Once you have that, deploy the folder by running vercel --prod inside the folder we just created. This will by default get you a server running on <site-name-with-dashes>.now.sh, which is already ready to serve the redirects. How cool is that?

Finally, set up the custom domain in Vercel, and replace the URL redirect record in Namecheap with a CNAME record pointing to alias.zeit.co (this is how it works up until now, follow the instructions in the linked Vercel docs if this doesn't work).
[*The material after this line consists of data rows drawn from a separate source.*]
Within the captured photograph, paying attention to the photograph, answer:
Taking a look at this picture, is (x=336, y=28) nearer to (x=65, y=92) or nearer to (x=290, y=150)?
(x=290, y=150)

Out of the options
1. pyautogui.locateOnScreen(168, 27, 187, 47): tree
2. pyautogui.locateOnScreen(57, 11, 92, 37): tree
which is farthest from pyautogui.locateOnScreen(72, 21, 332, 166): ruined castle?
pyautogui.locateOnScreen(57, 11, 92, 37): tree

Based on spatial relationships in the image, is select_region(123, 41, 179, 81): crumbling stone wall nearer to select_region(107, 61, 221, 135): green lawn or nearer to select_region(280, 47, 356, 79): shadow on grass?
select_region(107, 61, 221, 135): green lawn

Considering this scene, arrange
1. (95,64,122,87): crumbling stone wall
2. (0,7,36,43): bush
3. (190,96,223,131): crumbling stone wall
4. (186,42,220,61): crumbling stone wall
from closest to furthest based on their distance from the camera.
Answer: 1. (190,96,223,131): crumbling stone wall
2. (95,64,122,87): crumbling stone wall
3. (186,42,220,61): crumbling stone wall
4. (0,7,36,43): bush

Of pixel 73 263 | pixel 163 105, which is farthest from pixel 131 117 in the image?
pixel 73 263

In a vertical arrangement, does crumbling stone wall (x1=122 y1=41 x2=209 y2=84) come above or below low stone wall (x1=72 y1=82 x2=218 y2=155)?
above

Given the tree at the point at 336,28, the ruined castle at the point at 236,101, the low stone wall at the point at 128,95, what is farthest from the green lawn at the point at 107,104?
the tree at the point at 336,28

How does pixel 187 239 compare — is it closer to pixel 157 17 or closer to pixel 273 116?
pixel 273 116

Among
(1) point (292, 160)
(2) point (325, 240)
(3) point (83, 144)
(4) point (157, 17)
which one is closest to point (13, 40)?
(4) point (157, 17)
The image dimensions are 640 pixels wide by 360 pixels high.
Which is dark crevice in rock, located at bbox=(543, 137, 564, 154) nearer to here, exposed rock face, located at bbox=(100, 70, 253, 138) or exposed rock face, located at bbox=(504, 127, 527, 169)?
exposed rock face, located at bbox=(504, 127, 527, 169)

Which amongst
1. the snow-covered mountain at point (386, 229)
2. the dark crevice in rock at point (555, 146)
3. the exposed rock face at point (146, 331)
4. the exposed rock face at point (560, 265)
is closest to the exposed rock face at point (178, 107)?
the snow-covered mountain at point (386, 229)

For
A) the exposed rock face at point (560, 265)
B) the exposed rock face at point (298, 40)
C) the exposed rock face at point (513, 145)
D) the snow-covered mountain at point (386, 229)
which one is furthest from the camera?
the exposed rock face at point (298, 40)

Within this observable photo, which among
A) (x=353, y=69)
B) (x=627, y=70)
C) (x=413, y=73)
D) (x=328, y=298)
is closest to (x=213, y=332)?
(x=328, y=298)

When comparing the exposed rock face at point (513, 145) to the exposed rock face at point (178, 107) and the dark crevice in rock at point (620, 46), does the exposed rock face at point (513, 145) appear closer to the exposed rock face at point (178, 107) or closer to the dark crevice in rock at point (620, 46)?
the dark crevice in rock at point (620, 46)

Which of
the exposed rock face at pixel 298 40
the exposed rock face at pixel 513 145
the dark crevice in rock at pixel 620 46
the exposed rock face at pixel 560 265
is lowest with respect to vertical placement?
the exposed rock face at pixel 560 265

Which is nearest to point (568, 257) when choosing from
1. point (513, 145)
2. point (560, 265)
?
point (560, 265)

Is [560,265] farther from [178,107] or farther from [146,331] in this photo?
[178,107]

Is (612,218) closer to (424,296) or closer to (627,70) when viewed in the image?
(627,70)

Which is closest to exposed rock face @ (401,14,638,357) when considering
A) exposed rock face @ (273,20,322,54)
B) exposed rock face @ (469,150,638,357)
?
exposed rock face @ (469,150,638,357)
I've found that after doing the last step, this works pretty much right after the Vercel endpoint detects the custom domain change. Also, Vercel redirects HTTP requests to the appropriate HTTPS URL out of the box:

$ curl -v suport.mcornella.com
*   Trying 35.180.16.12:80...
* TCP_NODELAY set
* Connected to suport.mcornella.com (35.180.16.12) port 80 (#0)
> GET / HTTP/1.1
> Host: suport.mcornella.com
> User-Agent: curl/7.65.3
> Accept: */*
>
* Mark bundle as not supporting multiuse
< HTTP/1.1 308 Permanent Redirect
< Date: Fri, 15 May 2020 17:15:54 GMT
< Content-Type: text/plain
< Transfer-Encoding: chunked
< Connection: keep-alive
< Location: https://suport.mcornella.com/
< Refresh: 0;url=https://suport.mcornella.com/
< x-now-trace: cdg1
< server: now
< x-vercel-id: cdg1::rdj82-1589562954711-4fc270f67df9
< x-now-id: cdg1::rdj82-1589562954711-4fc270f67df9
<
Redirecting to https://suport.mcornella.com/ (308)
* Connection #0 to host suport.mcornella.com left intact

Netlify

The setup with Netlify is pretty much the same. You can also sign up with GitHub and using other methods.

To install the CLI, run npm i -g netlify-cli. Then, login with netlify login.

The redirect API of Netlify is also very similar. There are two options here to specify a redirect; I'll explain using a _redirects file. Using the netlify.toml file allows extra options, but we don't really need them here.

As before, create a folder where we'll put a file named _redirects, with the following content:

/*      https://download.teamviewer.com/download/TeamViewerQS.exe

The first part of the line is the original path to be matched (use /* to match all requests), and the last part is the destination path or URL.

Then, deploy the site by running netlify deploy --prod inside the folder we just created, making sure to specify . as the publish directory (default value).

When the site has been created, add your custom domain by following the instructions in the site dashboard. It'll ask you to add a CNAME pointing to the site URL created (<site-name-with-dashes>.netlify.app).

Finally, verify that both the HTTP and HTTPS requests work. In the case of Netlify, the HTTP requests aren't upgrading to HTTPS automatically, but the important thing is that HTTPS requests work just the same.

Conclusion

Creating a URL redirect served via HTTPS is very easy and it costs nothing, and while some domain name registrars haven't caught up yet with the times, using Vercel and Netlify are two very good options which I'm sure you'll enjoy.